Extract provided >>
+ + +
Destructuring lists with match

:: Racket

Let’s say you need to destructure a list with match, using a pattern that specifies a “rest” or “more” element. Be careful. You probably want to use list* not list.

Update 2014–06–25: Sam Tobin-Hochstadt pushed a commit that changes this. Fast! Thanks! So if you’re building from HEAD or using a nightly build, this is now moot. However if you’re writing code for a library that may be used with Racket 6.0.1 or older, it remains relevant.

The long version

I answered a question on Stack Overflow. Basically, it was about how to select every 1st and 4th element from a list, repeatedly. My answer was equivalent to what we shall name slow:

1
2
3
4
5
(define (slow xs)
  (match xs
    [(list a _ _ d more ...) (list* a d (slow more))]
    [(cons a _)              (list a)]
    [_                       (list)]))

It passed all these tests:

 1
 2
 3
 4
 5
 6
 7
 8
 9
10
11
(define (test f)
  (local-require rackunit)
  ;; Your example:
  (check-equal? (f '(0 1 2 3 4 5 6 7 8 9 10)) '(0 3 4 7 8))
  ;; Other tests:
  (check-equal? (f '())           '())
  (check-equal? (f '(0))          '(0))
  (check-equal? (f '(0 1))        '(0))
  (check-equal? (f '(0 1 2))      '(0))
  (check-equal? (f '(0 1 2 3))    '(0 3))
  (check-equal? (f '(0 1 2 3 4))  '(0 3 4)))

Later, I saw that uselpa posted a generalized, elegant answer using for/fold and in-cycle.

1
2
3
4
5
6
(define (pattern-filter pat lst)
  (reverse
   (for/fold ([res null])
             ([p (in-cycle pat)]
              [e (in-list lst)])
     (if p (cons e res) res))))

At which point a few things happened.

I was impressed by that answer. Wished I’d answered that way. Consoled myself, well, at least my bespoke pattern-specific version is probably somewhat faster. Right?

After feeling smug for a moment, I had a nagging feeling. Well shit. I should measure. See how much faster.

I measured. I was horrified how wrong I was.

1
2
3
4
5
6
7
8
9
(define bench
  (let ([xs (build-list 10000 values)])
    (λ (f)
      (for ([i 3]) (collect-garbage))
      (printf "Timing ~a ... " (object-name f))
      (time (void (f xs))))))

(bench slow)
;; Timing slow ... cpu time: 256 real time: 266 gc time: 46

Whereas uselpa’s partition-filter version was:

1
;; Timing partition-filter ... cpu time: 3 real time: 4 gc time: 0

WAT.

I rewrote it using cond, car, etc. — i.e. what I imagined match would expand to. That was as fast as I’d expected.

I scratched my head for a bit. On a hunch I tried a slightly different match pattern, which we’ll name fast:

 1
 2
 3
 4
 5
 6
 7
 8
 9
10
(define (fast xs)
+ + +
Records provided >>
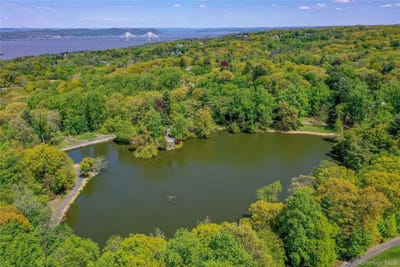 /international/us/castle-road-lot-1-irvington-ny-110108033116/
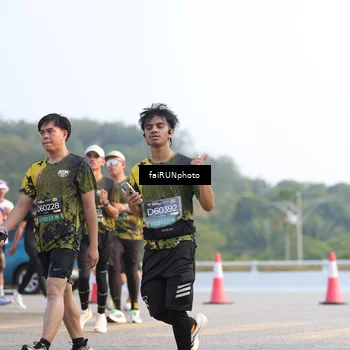 Runner Photo 6542239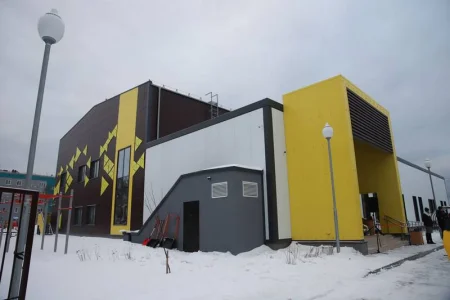 В Горнозаводске открылся крытый универсальный спортивный комплекс
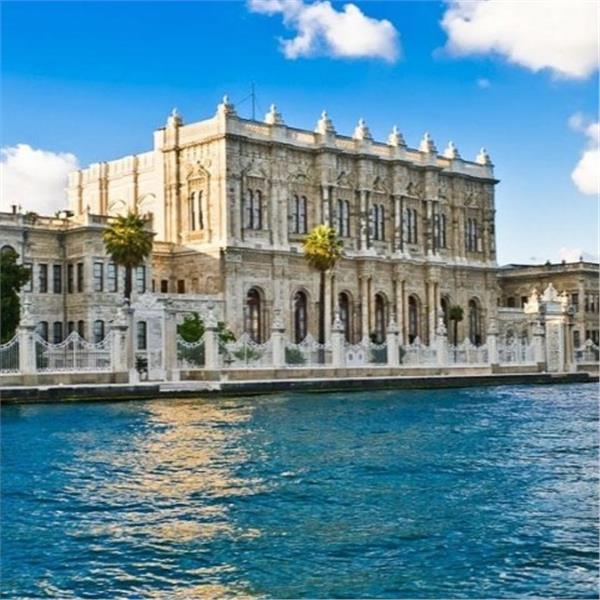 İzmir'den Kalkışlı 2 Gece 3 Gün Konaklamalı Lale ve Erguvan Zamanı İstanbul Turu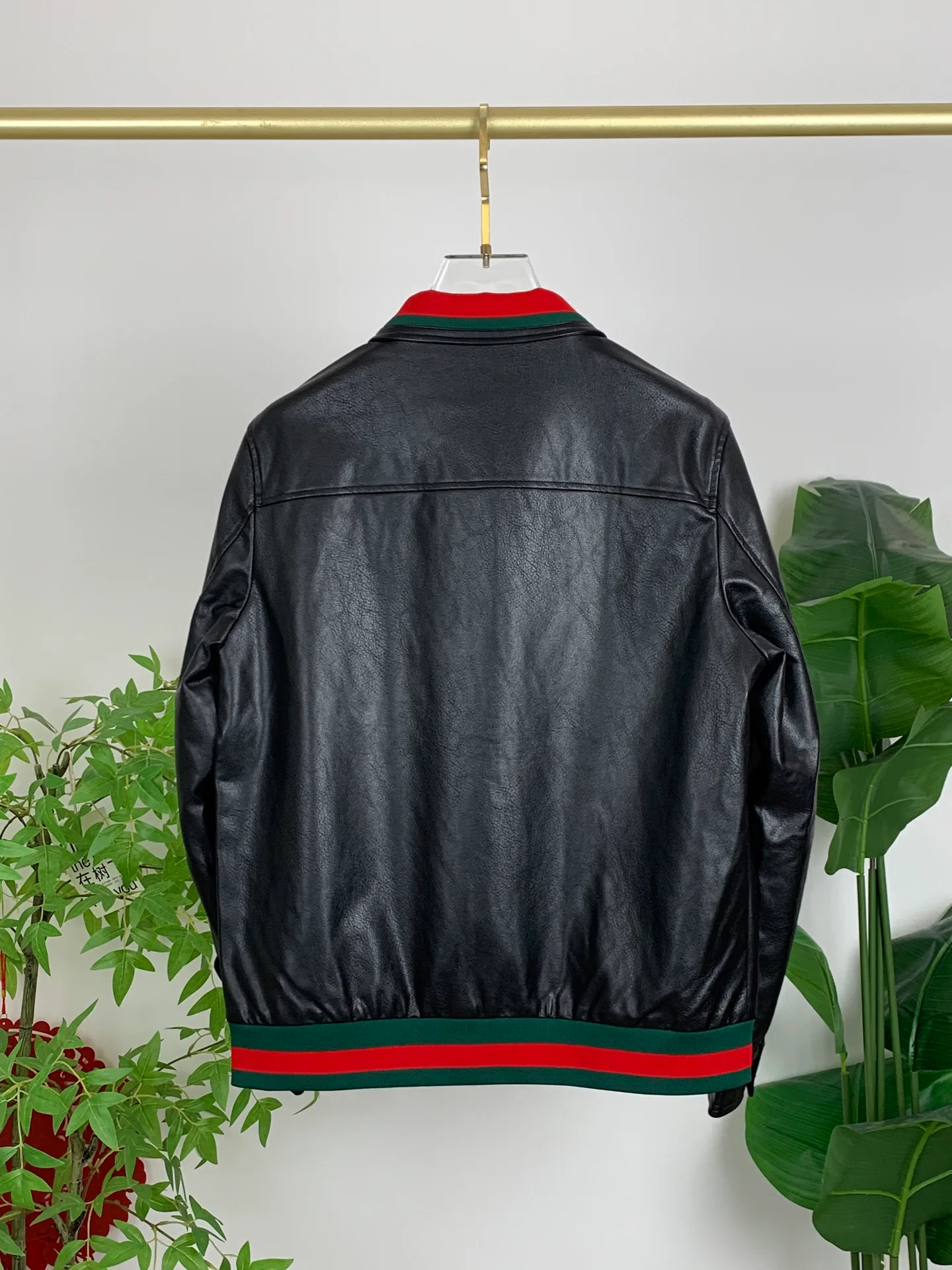 Кожаные Куртки И Дублёнки Мужские Gucci 607763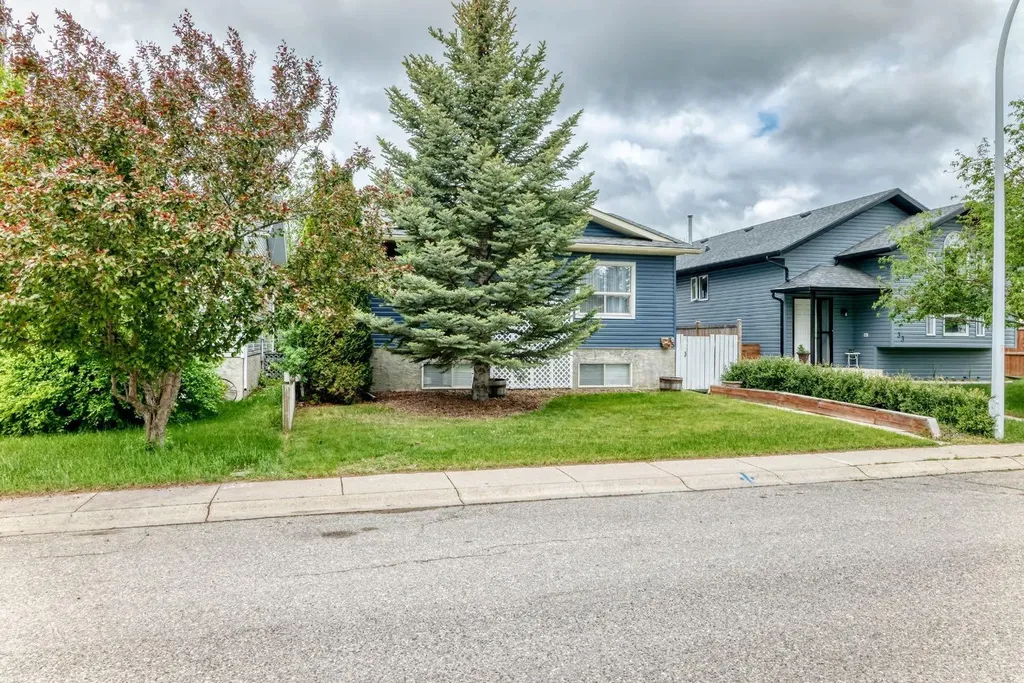 35 Green Meadow Crescent Strathmore AB T1P 1H4
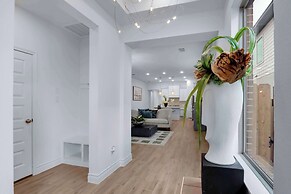 Legacy Haus Modern Stay for 8!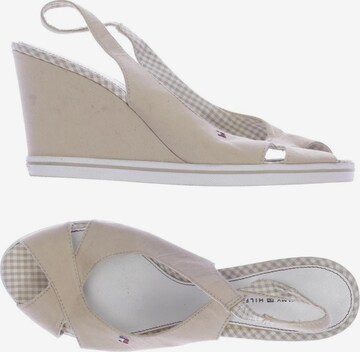 TOMMY HILFIGER Sandalen 39 in Beige: predná strana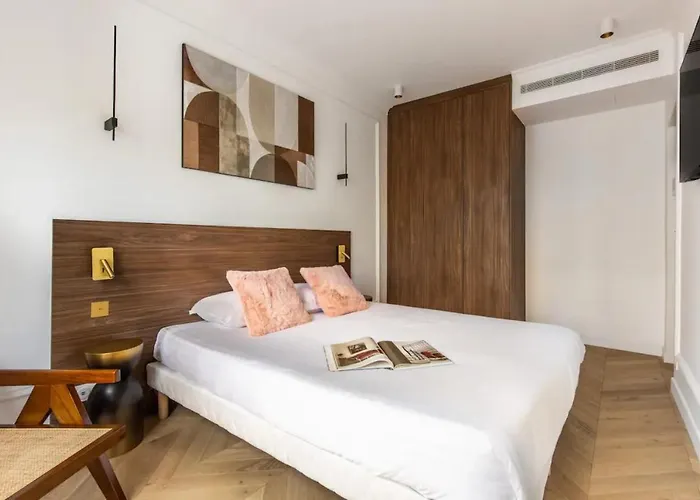 Luxurious & 2bd For 4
+ + +
Your assignment >> Say whether each statement agrees with the Racket match post, answering yes or no and quoting the words from the post that decide it: (a) The update calls the issue irrelevant for code that may run on Racket 6.0.1 or older. (b) Timing the slow version showed a CPU time of 256. (c) The rewrite using cond and car ran slower than the writer expected. The records have nothing to do with the Racket match post.

Task output >>
(a) No: "However if you’re writing code for a library that may be used with Racket 6.0.1 or older, it remains relevant."
(b) Yes: "Timing slow ... cpu time: 256 real time: 266 gc time: 46"
(c) No: "That was as fast as I’d expected."